## GIVEN INFORMATION

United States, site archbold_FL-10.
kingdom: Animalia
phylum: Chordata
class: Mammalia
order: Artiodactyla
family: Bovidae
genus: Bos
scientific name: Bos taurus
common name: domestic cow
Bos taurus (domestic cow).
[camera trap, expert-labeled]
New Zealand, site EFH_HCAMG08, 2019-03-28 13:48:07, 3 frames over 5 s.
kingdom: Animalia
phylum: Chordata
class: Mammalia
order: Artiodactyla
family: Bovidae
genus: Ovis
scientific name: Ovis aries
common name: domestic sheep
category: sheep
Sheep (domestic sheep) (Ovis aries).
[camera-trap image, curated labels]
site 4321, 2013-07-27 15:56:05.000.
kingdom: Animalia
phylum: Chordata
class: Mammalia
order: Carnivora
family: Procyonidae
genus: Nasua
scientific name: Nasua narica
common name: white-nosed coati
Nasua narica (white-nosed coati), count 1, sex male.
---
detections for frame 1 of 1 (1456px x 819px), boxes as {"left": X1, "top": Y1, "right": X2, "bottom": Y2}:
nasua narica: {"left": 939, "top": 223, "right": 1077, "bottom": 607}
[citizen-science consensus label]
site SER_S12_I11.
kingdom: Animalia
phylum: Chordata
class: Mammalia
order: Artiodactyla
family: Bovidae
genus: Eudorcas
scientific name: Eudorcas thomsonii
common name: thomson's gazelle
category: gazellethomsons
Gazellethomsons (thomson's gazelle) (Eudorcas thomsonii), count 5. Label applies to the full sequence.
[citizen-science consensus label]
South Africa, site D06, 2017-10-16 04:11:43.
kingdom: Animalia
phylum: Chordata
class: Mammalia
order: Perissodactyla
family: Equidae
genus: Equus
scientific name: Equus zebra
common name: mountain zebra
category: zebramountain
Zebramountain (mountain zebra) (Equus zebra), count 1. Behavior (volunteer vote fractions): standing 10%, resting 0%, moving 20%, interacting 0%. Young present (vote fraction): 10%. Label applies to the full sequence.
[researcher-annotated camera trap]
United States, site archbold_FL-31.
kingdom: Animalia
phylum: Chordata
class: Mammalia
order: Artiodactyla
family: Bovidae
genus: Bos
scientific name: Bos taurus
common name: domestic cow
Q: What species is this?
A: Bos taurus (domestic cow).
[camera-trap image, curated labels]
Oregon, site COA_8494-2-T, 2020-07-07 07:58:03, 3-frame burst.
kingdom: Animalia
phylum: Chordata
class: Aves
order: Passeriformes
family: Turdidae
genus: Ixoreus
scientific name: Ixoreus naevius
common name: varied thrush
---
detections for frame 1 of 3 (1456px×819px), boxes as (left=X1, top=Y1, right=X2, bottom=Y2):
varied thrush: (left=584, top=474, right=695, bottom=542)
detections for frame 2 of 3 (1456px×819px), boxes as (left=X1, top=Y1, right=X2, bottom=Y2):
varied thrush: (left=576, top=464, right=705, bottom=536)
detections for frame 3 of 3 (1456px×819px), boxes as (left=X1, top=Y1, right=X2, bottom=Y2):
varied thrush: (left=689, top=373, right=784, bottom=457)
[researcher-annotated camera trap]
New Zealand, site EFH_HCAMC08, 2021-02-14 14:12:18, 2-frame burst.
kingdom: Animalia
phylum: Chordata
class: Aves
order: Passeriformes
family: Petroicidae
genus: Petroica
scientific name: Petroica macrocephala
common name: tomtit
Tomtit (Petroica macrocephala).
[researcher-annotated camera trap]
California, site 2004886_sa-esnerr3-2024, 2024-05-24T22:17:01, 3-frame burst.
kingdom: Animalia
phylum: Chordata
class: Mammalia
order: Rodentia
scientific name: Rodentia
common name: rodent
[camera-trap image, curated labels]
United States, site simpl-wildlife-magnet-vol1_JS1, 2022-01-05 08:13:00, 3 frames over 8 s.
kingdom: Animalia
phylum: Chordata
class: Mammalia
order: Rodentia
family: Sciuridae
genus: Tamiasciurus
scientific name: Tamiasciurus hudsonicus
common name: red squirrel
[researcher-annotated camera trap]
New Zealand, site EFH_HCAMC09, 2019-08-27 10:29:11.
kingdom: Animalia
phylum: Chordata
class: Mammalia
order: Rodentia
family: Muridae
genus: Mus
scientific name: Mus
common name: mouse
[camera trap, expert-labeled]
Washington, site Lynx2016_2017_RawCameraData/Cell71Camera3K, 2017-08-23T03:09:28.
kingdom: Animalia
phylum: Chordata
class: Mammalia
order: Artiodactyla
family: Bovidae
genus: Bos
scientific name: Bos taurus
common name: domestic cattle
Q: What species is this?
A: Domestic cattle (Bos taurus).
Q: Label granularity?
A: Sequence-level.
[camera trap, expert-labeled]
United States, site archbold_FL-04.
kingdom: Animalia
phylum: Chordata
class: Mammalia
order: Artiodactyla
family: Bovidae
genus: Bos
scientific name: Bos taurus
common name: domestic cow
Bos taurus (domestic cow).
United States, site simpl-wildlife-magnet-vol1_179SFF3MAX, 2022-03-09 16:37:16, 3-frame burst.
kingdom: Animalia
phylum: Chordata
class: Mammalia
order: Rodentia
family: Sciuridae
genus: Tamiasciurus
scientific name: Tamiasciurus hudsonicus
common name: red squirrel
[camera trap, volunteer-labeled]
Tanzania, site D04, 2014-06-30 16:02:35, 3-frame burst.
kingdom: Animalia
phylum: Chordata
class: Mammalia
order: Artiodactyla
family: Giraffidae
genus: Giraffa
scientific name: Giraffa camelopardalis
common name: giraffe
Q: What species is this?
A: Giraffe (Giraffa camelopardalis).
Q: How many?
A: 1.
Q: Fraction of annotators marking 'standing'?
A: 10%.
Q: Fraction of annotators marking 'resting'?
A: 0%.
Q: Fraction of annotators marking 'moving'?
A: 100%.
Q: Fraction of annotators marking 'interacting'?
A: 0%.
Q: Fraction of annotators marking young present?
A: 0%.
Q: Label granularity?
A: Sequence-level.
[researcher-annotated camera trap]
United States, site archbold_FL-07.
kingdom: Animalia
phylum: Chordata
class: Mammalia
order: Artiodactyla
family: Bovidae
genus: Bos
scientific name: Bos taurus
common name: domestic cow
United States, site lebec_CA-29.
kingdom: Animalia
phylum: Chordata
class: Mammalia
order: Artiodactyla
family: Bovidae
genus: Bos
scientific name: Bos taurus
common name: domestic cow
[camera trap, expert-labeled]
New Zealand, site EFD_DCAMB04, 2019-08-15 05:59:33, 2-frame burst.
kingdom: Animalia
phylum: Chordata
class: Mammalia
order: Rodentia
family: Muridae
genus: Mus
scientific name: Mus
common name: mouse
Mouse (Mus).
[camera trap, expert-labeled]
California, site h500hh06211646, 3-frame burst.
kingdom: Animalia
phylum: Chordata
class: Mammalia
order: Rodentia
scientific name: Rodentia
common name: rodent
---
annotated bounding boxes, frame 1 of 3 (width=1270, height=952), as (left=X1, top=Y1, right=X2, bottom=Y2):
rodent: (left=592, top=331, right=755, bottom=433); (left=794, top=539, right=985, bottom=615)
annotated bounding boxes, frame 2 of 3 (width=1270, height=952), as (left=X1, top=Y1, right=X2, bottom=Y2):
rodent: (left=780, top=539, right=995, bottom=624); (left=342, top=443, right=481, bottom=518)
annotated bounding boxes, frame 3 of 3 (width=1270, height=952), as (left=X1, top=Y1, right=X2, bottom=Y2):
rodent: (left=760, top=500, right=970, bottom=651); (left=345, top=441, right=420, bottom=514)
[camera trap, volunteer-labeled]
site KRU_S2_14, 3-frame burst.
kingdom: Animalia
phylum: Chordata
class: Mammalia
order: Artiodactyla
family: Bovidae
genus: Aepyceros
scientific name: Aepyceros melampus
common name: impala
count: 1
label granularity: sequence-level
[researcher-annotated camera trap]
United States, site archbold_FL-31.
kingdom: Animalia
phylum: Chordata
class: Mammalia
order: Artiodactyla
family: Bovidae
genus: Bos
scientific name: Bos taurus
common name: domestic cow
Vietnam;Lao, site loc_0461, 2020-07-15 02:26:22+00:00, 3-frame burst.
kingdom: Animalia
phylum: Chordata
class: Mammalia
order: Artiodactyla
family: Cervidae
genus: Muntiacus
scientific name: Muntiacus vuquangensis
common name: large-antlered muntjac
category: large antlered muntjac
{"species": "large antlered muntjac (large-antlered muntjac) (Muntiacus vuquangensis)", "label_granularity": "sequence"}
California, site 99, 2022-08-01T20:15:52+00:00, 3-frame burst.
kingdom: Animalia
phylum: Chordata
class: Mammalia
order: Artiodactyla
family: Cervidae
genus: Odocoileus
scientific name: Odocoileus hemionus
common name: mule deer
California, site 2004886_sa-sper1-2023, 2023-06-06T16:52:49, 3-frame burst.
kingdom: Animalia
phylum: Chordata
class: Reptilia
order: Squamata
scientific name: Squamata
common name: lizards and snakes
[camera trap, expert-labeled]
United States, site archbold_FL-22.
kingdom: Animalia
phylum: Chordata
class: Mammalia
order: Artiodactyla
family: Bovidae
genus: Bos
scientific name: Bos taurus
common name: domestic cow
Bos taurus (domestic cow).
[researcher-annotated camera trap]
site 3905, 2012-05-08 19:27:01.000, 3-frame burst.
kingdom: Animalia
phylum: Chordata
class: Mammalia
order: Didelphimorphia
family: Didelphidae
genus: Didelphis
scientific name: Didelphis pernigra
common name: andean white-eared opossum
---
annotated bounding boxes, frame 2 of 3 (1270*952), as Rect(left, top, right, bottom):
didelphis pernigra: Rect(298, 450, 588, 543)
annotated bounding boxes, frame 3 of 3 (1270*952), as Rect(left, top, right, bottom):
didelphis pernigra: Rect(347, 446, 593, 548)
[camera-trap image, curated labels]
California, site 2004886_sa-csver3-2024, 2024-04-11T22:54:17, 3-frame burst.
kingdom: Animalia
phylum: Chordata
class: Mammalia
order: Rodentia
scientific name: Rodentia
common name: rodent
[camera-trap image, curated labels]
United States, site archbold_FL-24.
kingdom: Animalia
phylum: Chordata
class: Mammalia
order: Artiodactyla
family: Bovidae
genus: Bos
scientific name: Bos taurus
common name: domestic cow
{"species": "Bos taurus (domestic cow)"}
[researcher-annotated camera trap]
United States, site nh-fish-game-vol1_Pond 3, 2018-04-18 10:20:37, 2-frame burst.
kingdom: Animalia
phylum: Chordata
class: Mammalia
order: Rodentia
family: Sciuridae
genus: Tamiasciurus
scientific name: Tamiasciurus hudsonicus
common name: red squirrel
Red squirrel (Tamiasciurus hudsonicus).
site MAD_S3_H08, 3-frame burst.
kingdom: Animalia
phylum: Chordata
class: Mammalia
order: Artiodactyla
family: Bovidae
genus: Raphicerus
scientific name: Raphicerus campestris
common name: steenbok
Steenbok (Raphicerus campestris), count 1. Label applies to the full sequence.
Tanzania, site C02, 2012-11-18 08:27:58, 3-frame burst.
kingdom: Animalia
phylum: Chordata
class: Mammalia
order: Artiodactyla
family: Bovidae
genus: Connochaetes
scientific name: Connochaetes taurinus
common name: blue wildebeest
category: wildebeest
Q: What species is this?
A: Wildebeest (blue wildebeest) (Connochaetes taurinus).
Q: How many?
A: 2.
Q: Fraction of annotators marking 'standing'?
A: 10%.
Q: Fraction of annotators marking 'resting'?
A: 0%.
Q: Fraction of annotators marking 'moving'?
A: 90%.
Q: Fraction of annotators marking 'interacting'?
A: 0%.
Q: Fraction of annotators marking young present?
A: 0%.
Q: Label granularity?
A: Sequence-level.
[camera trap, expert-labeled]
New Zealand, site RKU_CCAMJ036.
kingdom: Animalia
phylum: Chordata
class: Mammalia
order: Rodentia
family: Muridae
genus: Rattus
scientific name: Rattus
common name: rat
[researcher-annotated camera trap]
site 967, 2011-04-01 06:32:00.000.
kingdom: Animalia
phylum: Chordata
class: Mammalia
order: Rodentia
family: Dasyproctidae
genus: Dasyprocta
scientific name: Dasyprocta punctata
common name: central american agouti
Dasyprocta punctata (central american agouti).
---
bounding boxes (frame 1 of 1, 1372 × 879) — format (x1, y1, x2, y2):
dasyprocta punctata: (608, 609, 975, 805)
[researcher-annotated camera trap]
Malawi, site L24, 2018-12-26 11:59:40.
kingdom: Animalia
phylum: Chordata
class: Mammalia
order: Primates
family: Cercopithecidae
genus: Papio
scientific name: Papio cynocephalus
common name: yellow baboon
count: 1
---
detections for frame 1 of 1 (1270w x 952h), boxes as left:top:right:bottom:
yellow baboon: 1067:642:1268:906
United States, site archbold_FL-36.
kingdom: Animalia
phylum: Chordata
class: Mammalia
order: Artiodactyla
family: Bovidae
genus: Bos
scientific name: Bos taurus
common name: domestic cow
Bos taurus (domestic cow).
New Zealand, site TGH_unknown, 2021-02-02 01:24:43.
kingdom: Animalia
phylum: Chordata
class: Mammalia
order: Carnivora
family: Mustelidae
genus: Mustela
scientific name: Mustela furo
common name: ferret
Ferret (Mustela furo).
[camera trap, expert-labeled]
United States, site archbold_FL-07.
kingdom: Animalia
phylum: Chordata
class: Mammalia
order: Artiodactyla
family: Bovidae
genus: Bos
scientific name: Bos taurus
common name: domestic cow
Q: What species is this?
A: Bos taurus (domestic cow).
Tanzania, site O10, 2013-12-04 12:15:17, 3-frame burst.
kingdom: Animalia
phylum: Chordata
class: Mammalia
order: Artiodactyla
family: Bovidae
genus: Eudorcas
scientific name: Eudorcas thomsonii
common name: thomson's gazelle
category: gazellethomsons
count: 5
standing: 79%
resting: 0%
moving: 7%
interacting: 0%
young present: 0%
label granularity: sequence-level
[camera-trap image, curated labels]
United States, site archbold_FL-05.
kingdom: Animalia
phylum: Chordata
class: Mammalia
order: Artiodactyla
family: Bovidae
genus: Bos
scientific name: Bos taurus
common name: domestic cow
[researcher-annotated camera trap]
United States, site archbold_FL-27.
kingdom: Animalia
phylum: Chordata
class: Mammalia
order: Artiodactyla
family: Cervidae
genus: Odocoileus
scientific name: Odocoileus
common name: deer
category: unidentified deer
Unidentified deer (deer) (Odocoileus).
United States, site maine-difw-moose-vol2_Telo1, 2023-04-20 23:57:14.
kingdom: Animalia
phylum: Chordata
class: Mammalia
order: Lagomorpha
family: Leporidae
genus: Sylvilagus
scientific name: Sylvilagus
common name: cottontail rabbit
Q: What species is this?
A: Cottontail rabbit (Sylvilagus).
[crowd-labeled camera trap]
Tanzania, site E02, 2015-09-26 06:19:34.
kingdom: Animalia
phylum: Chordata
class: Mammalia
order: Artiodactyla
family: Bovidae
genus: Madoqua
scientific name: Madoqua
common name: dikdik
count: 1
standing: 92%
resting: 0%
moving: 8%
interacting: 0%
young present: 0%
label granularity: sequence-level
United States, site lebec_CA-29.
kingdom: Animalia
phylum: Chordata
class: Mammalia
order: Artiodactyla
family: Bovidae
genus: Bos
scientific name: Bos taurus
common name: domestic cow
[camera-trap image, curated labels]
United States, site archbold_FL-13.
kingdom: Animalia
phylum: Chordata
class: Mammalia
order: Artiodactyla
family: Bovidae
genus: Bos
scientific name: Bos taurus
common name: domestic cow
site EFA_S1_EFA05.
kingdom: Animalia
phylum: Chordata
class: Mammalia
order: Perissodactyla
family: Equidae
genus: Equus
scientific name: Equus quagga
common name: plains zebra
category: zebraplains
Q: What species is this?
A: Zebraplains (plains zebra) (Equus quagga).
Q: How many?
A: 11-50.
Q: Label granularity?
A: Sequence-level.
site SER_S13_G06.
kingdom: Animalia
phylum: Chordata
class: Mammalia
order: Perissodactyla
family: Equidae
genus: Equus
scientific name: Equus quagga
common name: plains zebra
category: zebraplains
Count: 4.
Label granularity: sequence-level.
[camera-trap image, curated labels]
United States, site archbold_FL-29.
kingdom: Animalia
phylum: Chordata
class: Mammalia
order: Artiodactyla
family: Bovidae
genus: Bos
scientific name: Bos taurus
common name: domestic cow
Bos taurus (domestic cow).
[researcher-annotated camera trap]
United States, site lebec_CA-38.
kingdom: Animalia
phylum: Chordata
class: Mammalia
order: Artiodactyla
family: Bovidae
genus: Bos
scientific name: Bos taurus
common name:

## WHAT YOU SHOULD DO
If a line of the data includes the word "large", it counts; give how many lines do, as a bare number.

## EXERCISE SOLUTION
3